***** PROVIDED RECORDS *****

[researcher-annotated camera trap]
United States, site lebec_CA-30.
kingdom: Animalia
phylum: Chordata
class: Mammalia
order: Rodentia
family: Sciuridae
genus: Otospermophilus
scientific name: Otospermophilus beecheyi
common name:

*****

### YOUR TASK
Exactly as shown, repeat every record.

### EXERCISE ANSWER
[researcher-annotated camera trap]
United States, site lebec_CA-30.
kingdom: Animalia
phylum: Chordata
class: Mammalia
order: Rodentia
family: Sciuridae
genus: Otospermophilus
scientific name: Otospermophilus beecheyi
common name:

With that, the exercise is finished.